E ela complementou: Ah! E ensinamos também o som que o ratinho faz: qui, qui, qui, qui”.

E ficamos imaginando ela, toda catatau, no meio dos coleguinhas, ouvindo a história, prestando a maior atenção na professora...

Naquele dia, assim que chegamos em casa, não resistimos e perguntamos pra ela:

- “Filha, como é que faz o ratinho Tico?”

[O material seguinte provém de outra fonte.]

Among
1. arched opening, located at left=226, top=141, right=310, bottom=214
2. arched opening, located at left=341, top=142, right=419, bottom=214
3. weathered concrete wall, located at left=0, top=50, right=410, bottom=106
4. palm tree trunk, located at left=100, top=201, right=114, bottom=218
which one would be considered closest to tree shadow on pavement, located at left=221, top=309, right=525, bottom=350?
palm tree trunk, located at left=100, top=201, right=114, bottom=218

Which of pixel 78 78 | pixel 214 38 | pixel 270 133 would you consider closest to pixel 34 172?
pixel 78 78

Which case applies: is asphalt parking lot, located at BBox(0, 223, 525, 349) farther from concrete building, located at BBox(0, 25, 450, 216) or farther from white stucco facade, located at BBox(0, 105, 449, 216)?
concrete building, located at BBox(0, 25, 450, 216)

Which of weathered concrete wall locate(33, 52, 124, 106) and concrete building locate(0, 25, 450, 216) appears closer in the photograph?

E no mesmo instante ela abriu o maior sorriso e, junto com a gente, repetiu:

- “qui, qui, qui, qui”.

Mariana “na saída da escola”

O Alex vai todo fim de tarde buscá-la na escola e, por ordem de chegada, a coordenadora que fica na porta vai chamando criança por criança pelo microfone. Chegada a vez dele, a tia "canta":

- “Mariaaana”

Aí lá do fundo do pátio vem a Mariana no colo de uma das professoras e, como se não bastasse a alegria do pai em vê-la, a pequena ainda grita “êêêêêêê”, batendo um monte de palminhas em comemoração à chegada do papai. Tem coisa melhor que isso?

BabyDica número 02

Se esta rua, se esta rua fosse minha...
Eu mandava, eu mandava ladrilhar...
Com pedrinhas, com pedrinhas de brilhante...
Só pra ver... MARIANA passar...


 É uma graça! Tem uma produtora musical lá de Minas Gerais que grava CDs personalizados para crianças. A Mari ganhou um de presente esses dias e nós adoramos.

Vem com 18 músicas infantis nas quais o nome da criança é cantado 32 vezes como parte das letras. Tem duração de 28 minutos, o que é ótimo já que os pequenos literalmente cansam rápido de qualquer atividade.

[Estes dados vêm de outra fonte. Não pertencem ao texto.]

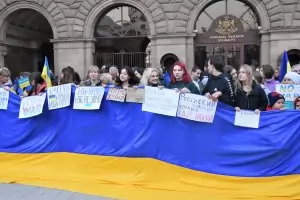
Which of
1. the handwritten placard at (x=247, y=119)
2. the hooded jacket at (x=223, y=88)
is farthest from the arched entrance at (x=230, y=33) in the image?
the handwritten placard at (x=247, y=119)

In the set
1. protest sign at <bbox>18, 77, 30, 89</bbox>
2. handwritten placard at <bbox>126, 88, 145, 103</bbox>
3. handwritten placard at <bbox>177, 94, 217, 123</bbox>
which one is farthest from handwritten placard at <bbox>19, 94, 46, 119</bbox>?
protest sign at <bbox>18, 77, 30, 89</bbox>

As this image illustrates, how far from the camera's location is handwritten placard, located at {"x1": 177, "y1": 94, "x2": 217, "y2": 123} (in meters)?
5.40

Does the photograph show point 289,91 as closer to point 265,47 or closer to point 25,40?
point 265,47

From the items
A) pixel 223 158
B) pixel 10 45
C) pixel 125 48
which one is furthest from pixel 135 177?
pixel 10 45

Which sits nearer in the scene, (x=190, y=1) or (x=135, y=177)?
(x=135, y=177)

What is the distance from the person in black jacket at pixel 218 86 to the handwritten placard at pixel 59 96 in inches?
82.3

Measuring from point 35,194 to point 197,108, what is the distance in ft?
7.99

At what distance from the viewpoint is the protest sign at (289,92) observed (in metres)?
6.51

Segundo informações que constam no site da produtora, a personalização faz com que a criança seja realmente “convidada” a entrar em um imaginário lúdico por meio de canções, versos e histórias que marcam o período da infância.

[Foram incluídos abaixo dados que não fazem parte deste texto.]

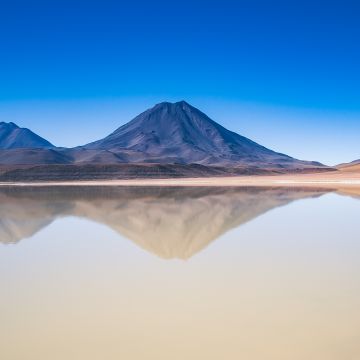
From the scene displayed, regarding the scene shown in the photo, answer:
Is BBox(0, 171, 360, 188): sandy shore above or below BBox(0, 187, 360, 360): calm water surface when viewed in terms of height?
below

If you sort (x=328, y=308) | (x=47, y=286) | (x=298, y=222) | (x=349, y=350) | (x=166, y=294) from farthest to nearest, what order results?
(x=298, y=222), (x=47, y=286), (x=166, y=294), (x=328, y=308), (x=349, y=350)

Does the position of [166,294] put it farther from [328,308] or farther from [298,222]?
[298,222]

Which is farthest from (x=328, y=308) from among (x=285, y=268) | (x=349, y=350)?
(x=285, y=268)

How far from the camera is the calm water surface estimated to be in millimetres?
5141

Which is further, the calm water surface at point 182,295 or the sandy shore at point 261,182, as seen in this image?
the sandy shore at point 261,182

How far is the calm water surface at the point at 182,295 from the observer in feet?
16.9

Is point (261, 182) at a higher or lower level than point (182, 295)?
lower

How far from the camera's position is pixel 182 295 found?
276 inches

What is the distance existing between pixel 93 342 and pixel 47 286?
109 inches

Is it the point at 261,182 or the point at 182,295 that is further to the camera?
the point at 261,182

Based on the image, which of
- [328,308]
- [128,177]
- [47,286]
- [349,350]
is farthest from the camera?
[128,177]

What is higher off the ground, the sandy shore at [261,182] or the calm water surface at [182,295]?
the calm water surface at [182,295]

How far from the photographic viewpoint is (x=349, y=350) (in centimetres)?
500

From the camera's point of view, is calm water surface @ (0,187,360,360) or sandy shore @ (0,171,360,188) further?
sandy shore @ (0,171,360,188)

Vale a pena conhecer o trabalho deles! É uma opção de bem bacana de presente e com preço super acessível. O CD custa R$ 35,00 e é feito apenas sob encomenda. Pode ser adquirido no site www.oficinagravando.com ou pelo telefone (31)3390-0066.

quinta-feira, 10 de junho de 2010

Primeiro dia de "aula"

Faz tempo que não escrevo aqui e já tenho anotada uma lista de coisas que gostaria de contar sobre a Mariana... mas ficará pra outro dia.

Hoje a novidade é que ela começa na escola. É o seu primeiro dia de "aula". Acabamos de deixá-la, com o coração apertado, mas certos de que é uma decisão bem tomada.

Lá, ela fará amiguinhos, aprenderá contos de fadas, entre outras mil coisas que mais pra frente vou contar. E com certeza voltará para casa todos os dias cheia de novidades, tagarelando, tagarelando, tagarelando...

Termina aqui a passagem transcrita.